Turkey to start human trials for locally produced COVID-19 vaccine

Turkey will begin human trials for three locally produced COVID-19 vaccines within 10 days, Health Minister Fahrettin Koca has said.

Koca’s announcement came during a visit to pharmaceutical companies in the northwestern Tekirdağ province where he examined the laboratory where the vaccine is being developed and received information about the process.

After his tour of the premises, Koca informed President Recep Tayyip Erdoğan about the status of the vaccine and relayed the information in a video call.

“I want to share some good news with you,” Koca told Erdoğan. “You know there are currently 13 vaccines being developed in our country for COVID-19. One of them is spearheaded by our professor Aykut Özdarendeli and backed by the University of Erciyes and our ministry. That vaccine has just completed tests on animals successfully, which concluded the preclinical trials. I wanted to give you the good news that the vaccine has reached the human trial phase.”

The minister explained that the animal trials included 19 animals infected with the coronavirus,10 of them given the vaccine, while nine were placed in a control group without administering the vaccine.

According to Koca, the vaccine study led by Özdarendeli was the second vaccine that successfully completed the preclinical trials and reached the human trial phase.

The third one was an inactivated vaccine, which uses the killed version of the virus that causes the disease, that is being developed by Koçak Pharma, Koca said.

Regarding production, once the vaccines are approved, Koca said the facilities he visited were well equipped to produce the necessary volume while complying with good manufacturing process (GMP) guidelines, adding that a similar production plant was ready in southeastern Adıyaman province.

After hearing the details of the vaccine developments, Erdoğan thanked everyone involved for their efforts.

“I would like to congratulate and thank everyone involved on behalf of myself and our people. I hope we can start production soon and start vaccinating our people, so we can significantly lower our patient numbers,” the president said.

Rare symptoms in eyes

Meanwhile, a Turkish doctor warned that some coronavirus patients could show COVID-19 in their eyes, albeit rarely.

Speaking to Anadolu Agency (AA), Tuncay Sezgin, an optometry doctor, said that such symptoms were reported in at least 1%-2% of COVID-19 patients, noting that eyes are an important transmission route for the virus.

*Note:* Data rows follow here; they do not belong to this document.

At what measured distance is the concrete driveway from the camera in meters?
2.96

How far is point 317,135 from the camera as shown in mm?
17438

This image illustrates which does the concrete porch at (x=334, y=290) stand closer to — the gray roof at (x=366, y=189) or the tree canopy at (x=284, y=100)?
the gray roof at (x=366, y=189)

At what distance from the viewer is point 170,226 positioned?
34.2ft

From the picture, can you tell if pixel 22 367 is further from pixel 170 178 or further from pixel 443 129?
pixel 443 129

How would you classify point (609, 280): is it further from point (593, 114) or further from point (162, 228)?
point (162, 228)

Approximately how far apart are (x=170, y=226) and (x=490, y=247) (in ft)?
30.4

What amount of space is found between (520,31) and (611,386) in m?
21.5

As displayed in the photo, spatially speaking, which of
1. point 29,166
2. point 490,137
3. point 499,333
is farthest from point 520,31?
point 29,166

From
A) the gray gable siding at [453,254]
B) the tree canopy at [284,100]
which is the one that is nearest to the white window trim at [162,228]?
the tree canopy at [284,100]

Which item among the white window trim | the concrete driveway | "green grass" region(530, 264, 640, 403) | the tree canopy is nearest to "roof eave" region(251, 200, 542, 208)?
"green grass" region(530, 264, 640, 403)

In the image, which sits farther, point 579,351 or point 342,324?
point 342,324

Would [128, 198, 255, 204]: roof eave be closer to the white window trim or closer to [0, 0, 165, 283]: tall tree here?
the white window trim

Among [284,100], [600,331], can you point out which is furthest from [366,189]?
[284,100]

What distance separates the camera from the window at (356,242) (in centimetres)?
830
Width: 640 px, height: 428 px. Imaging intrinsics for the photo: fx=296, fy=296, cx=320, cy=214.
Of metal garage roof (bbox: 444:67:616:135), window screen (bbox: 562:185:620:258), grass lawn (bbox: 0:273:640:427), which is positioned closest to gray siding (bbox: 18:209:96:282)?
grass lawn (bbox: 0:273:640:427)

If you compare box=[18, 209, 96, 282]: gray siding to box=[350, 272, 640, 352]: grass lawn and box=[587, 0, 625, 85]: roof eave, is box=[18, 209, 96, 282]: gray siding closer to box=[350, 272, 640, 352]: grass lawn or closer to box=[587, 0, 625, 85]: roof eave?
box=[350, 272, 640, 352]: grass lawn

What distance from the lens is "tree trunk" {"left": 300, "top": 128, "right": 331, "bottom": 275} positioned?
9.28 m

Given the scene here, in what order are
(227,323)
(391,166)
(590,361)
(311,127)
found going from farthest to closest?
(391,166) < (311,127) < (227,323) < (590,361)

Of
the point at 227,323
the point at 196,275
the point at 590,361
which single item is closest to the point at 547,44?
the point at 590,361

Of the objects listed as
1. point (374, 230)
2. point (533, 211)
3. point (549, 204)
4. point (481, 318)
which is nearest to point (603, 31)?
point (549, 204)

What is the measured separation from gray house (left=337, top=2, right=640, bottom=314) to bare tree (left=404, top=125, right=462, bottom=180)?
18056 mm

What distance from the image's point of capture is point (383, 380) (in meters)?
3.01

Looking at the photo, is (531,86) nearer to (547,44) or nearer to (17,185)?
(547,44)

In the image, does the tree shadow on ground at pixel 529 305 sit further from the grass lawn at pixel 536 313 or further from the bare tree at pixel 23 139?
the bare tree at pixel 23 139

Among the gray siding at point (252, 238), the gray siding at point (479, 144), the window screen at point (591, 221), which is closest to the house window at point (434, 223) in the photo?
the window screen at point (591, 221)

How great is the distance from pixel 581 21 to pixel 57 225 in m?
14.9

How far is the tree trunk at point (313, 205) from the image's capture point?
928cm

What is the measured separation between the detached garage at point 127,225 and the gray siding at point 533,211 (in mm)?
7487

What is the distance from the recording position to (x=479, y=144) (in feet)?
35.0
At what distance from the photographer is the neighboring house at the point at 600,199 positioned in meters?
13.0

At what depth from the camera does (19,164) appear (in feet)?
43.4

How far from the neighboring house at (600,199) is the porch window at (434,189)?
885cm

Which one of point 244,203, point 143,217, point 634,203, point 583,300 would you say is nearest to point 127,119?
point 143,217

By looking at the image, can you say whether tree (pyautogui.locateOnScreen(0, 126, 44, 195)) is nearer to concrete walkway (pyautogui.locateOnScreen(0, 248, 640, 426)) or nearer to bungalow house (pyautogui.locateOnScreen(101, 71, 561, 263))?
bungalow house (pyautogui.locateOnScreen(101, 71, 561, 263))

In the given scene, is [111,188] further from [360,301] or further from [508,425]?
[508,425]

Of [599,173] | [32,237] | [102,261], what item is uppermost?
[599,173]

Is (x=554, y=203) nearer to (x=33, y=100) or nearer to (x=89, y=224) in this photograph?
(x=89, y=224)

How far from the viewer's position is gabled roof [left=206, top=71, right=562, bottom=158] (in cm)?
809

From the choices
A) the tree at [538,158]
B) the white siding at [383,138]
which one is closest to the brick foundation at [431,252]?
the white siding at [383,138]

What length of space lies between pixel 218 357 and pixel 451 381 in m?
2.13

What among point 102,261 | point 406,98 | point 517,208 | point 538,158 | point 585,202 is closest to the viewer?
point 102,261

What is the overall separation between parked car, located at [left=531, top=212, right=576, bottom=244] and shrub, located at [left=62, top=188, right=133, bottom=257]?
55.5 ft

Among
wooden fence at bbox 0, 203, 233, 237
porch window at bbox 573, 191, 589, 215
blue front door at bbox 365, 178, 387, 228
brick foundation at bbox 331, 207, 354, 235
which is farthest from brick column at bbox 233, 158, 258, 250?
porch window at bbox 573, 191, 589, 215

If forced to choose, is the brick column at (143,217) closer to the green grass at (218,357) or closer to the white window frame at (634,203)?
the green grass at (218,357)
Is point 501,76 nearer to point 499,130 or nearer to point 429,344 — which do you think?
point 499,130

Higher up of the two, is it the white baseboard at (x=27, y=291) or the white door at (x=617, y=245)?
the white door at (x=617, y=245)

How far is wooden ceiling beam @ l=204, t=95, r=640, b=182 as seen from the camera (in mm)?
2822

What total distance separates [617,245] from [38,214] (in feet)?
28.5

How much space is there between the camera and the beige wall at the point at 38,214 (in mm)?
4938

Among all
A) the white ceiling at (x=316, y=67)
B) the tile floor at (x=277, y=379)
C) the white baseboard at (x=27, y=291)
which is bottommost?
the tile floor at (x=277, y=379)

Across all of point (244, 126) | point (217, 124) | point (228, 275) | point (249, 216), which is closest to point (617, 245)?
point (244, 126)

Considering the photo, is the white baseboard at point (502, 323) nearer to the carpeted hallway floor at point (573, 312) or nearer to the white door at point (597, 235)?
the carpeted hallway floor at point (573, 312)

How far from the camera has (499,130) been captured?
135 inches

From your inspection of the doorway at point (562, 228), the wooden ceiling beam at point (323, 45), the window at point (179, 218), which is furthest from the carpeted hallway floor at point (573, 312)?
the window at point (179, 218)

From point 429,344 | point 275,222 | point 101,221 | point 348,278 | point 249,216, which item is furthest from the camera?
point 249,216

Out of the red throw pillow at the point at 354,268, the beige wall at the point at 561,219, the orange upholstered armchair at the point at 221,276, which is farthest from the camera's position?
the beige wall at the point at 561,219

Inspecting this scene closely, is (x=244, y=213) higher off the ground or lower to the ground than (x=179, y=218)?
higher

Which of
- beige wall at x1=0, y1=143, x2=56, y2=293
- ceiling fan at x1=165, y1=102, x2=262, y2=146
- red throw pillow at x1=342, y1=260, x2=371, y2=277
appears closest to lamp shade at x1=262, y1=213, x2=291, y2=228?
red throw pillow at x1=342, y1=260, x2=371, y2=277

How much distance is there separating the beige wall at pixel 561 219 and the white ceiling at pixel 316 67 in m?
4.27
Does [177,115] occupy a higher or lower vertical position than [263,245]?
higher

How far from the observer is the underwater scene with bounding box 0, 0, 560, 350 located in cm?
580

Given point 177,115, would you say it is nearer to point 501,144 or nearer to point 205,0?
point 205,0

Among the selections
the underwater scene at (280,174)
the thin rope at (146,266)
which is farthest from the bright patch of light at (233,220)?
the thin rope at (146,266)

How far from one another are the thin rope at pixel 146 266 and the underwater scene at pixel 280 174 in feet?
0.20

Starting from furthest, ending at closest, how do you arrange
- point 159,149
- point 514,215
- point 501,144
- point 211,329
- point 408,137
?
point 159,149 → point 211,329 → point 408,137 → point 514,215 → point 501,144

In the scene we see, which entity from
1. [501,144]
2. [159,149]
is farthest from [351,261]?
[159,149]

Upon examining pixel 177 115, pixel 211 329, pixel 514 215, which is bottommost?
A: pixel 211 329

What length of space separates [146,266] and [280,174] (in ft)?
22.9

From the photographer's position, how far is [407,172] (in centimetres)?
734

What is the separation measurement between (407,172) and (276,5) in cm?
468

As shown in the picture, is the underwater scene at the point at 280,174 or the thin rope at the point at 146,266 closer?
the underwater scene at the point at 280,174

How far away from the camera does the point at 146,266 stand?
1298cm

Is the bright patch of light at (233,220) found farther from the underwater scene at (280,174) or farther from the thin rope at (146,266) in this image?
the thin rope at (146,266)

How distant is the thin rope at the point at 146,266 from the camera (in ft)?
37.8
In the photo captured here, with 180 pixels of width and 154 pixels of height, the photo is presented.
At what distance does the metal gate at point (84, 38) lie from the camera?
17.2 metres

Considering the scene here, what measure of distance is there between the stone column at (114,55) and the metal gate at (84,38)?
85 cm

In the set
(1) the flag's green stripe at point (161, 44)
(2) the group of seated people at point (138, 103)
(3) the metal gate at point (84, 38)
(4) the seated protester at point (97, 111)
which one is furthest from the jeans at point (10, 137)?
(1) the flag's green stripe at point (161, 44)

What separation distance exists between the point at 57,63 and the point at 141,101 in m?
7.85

Noting that red eyes, a condition known as conjunctivitis, had been identified in such patients, Sezgin recommended that people in occupations involving frequent and close contact with others should use protective eyewear. He said while protective eyewear would not be sufficient protection by itself, it could reduce the chances of contracting the virus via droplets coming into contact with eyes.

Warning that those suffering from COVID-19 could infect others by talking, sneezing or coughing, Sezgin said the virus could be transmitted if infected droplets reached another person's conjunctiva – the membrane covering the inside of the eyelids and white part of the eyes.

"Protective glasses are preferable to prevent contamination via our eyes," he added.

Sezgin also said changing contact lenses every day, rather than monthly, was another way to reduce contamination risks through the eyes.

Despite the rarity of the condition's relation to coronavirus, he urged people who exhibit sudden redness, watering or stinging in their eyes to see a doctor.